In a landmark development for the Korean pharmaceutical industry, Yuhan Corporation's lung cancer treatment Leclaza (lazertinib) has secured US Food and Drug Administration (FDA) approval, establishing itself as the first Korean-developed anticancer drug to enter the American market. The approval, granted in August, marks a significant milestone in the global expansion of Korean pharmaceutical innovations.
Superior Clinical Performance in NSCLC Treatment
Leclaza, a third-generation EGFR tyrosine kinase inhibitor (TKI), has demonstrated remarkable efficacy in treating patients with locally advanced or metastatic non-small cell lung cancer (NSCLC) with confirmed EGFR mutations. The LASER 301 study highlighted the drug's strong anticancer effects and excellent tolerability profile, positioning it favorably against its established competitor, Tagrisso (osimertinib).
Strategic Partnership Enhances Treatment Options
The drug's potential has been further amplified through its combination therapy with Johnson & Johnson Innovative Medicine's bispecific antibody drug Rybrevant (amivantamab). Recent results from the MARIPOSA study have shown that this combination significantly expands first-line treatment options for NSCLC patients, strengthening Leclaza's position in the global oncology market.

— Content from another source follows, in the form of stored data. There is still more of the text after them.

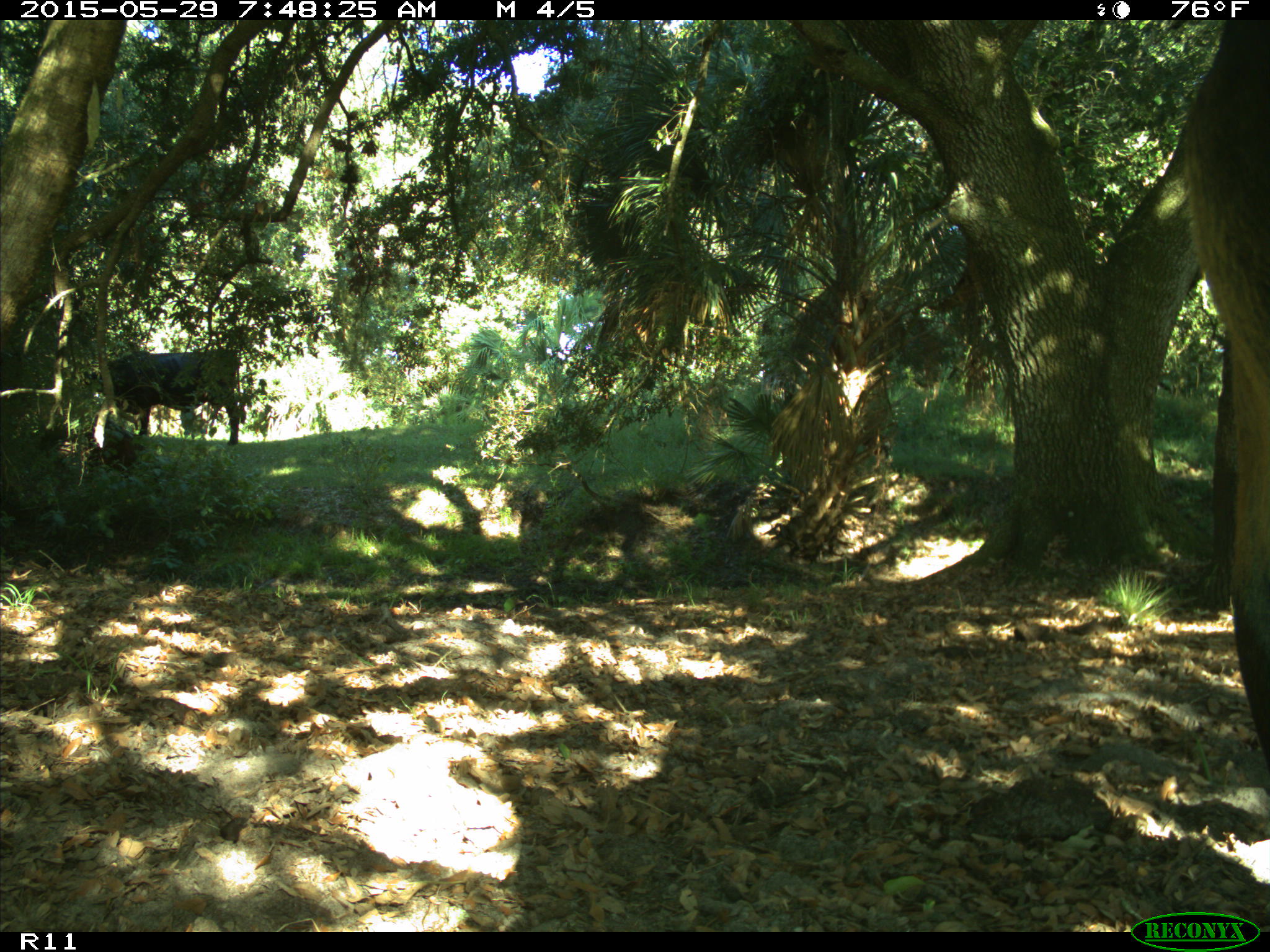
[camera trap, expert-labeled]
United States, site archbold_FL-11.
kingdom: Animalia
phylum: Chordata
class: Mammalia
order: Artiodactyla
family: Bovidae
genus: Bos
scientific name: Bos taurus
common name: domestic cow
Bos taurus (domestic cow).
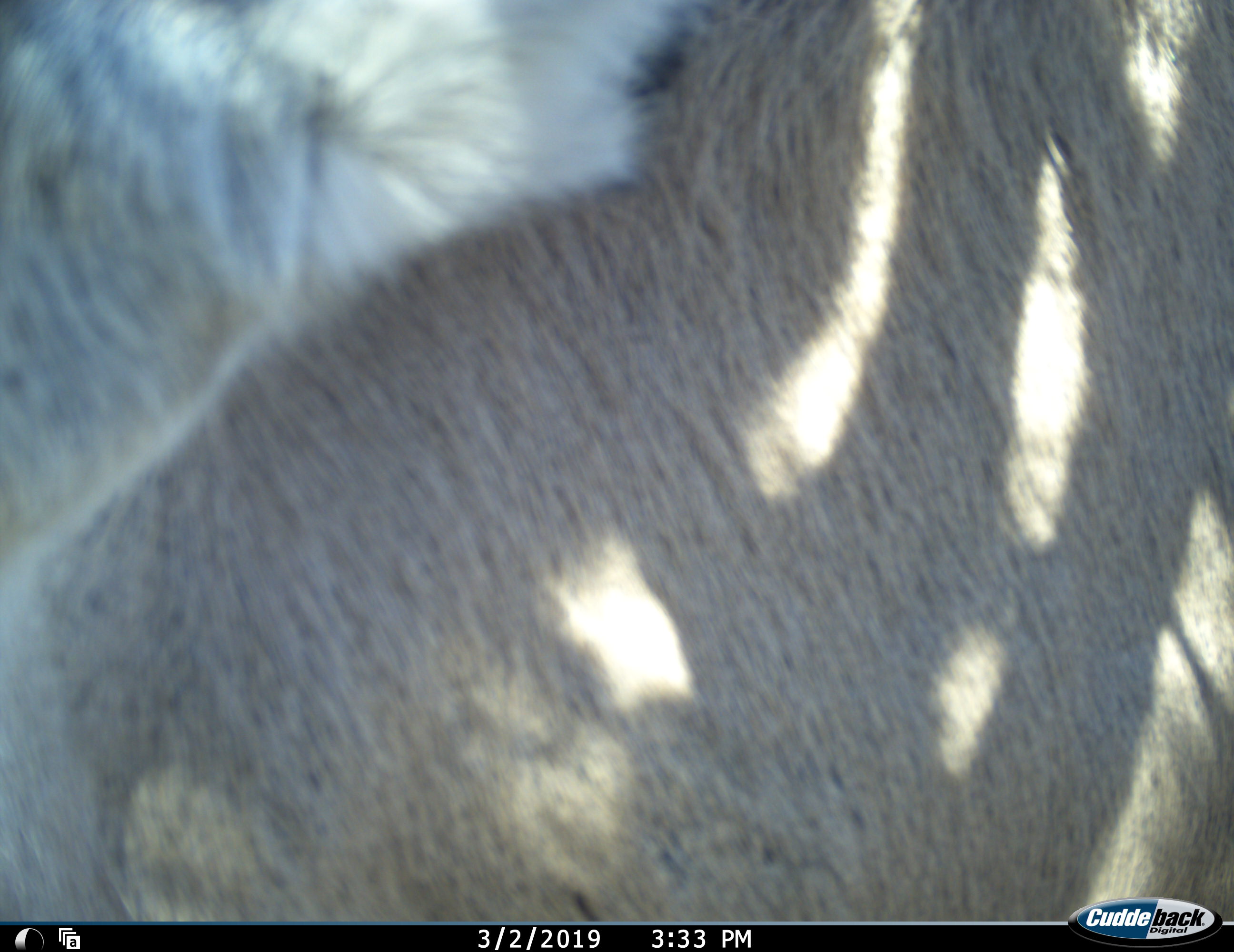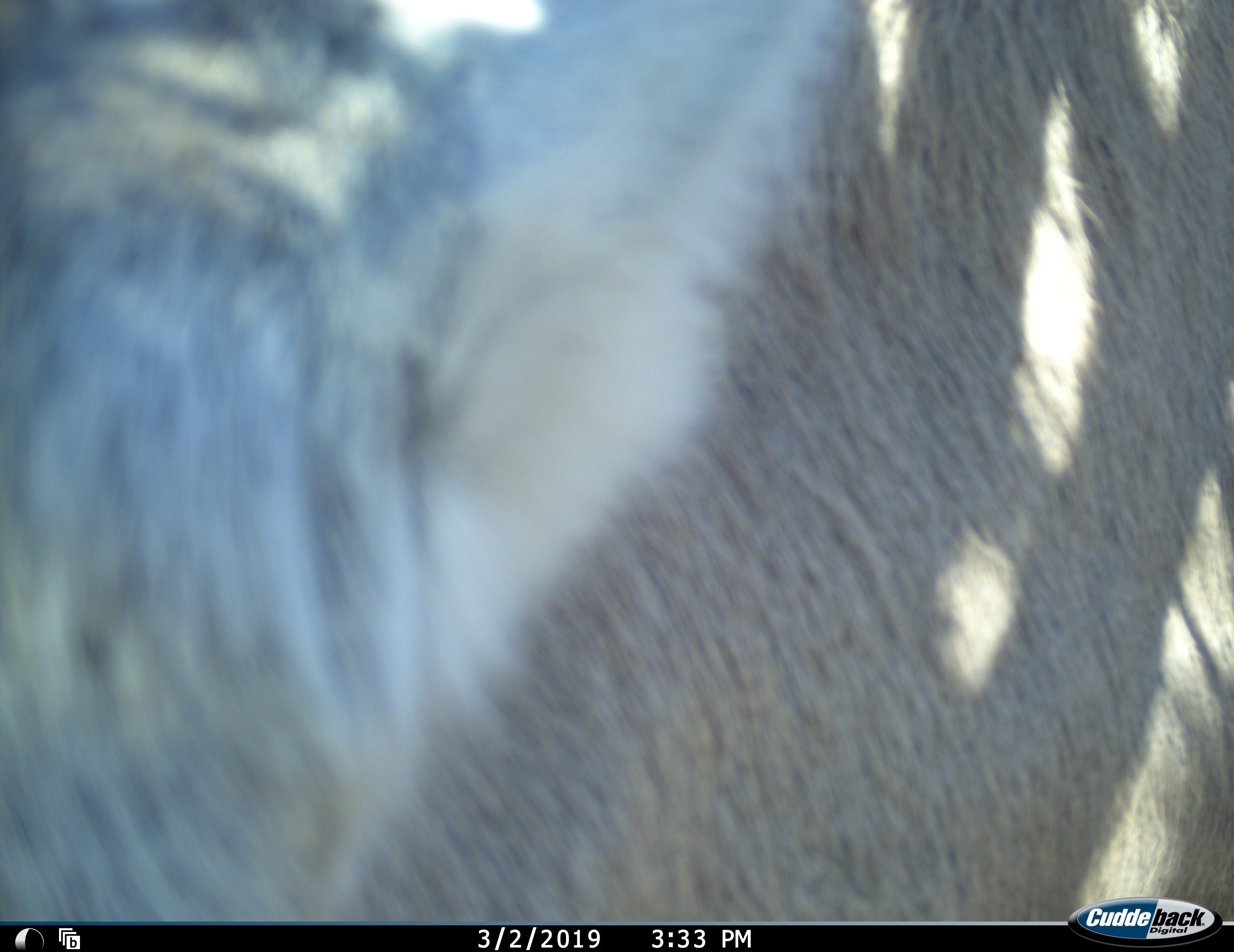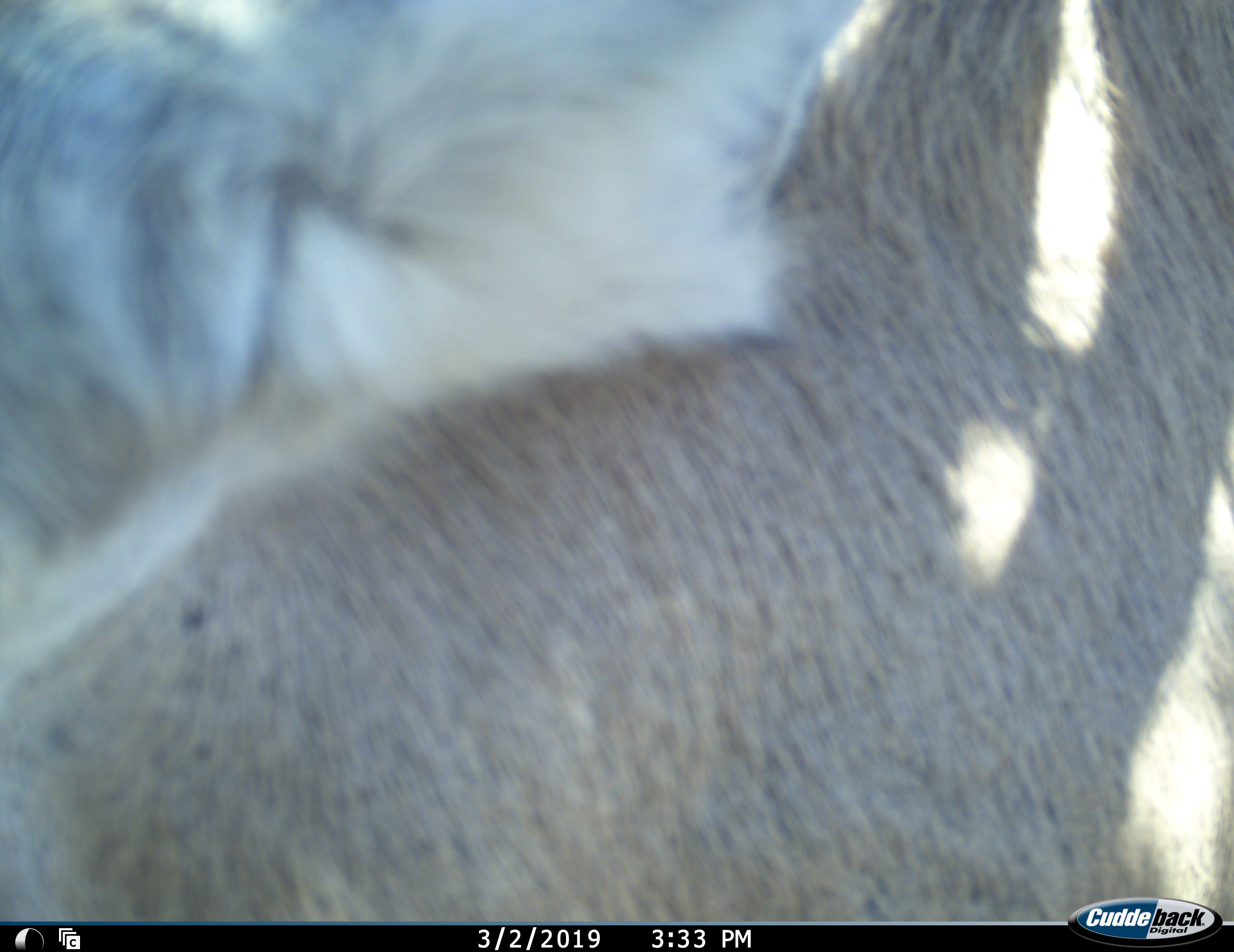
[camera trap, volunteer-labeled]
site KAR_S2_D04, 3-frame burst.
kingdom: Animalia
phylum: Chordata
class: Mammalia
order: Artiodactyla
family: Bovidae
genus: Pelea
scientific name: Pelea capreolus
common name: grey rhebok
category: rhebokgrey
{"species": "rhebokgrey (grey rhebok) (Pelea capreolus)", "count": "1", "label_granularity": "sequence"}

Collaborative Innovation Success Story
The journey of Leclaza represents a triumph of collaborative innovation in drug development. The initial candidate molecule, sourced from Oscotec's subsidiary Genosco, was developed to completion under Yuhan's open innovation strategy. This successful partnership between local biotech ventures and pharmaceutical companies has become a model for future collaborations in the industry.
Commercial Prospects and Global Expansion
Industry analysts project substantial commercial success for Leclaza, with potential annual sales exceeding 1 trillion won ($678.9 million). Johnson & Johnson has set an ambitious combined annual sales target of at least $5 billion for the Leclaza-Rybrevant combination therapy. The drug is currently undergoing regulatory review in multiple markets, including Europe, China, and Japan.
Under the commercialization agreement established in 2018, Yuhan will receive royalties ranging from 10 to 15 percent of Leclaza's sales. Building on this success, Yuhan is accelerating its development pipeline, focusing on immunotherapies and allergy treatments as it pursues its vision of becoming a global pharmaceutical leader.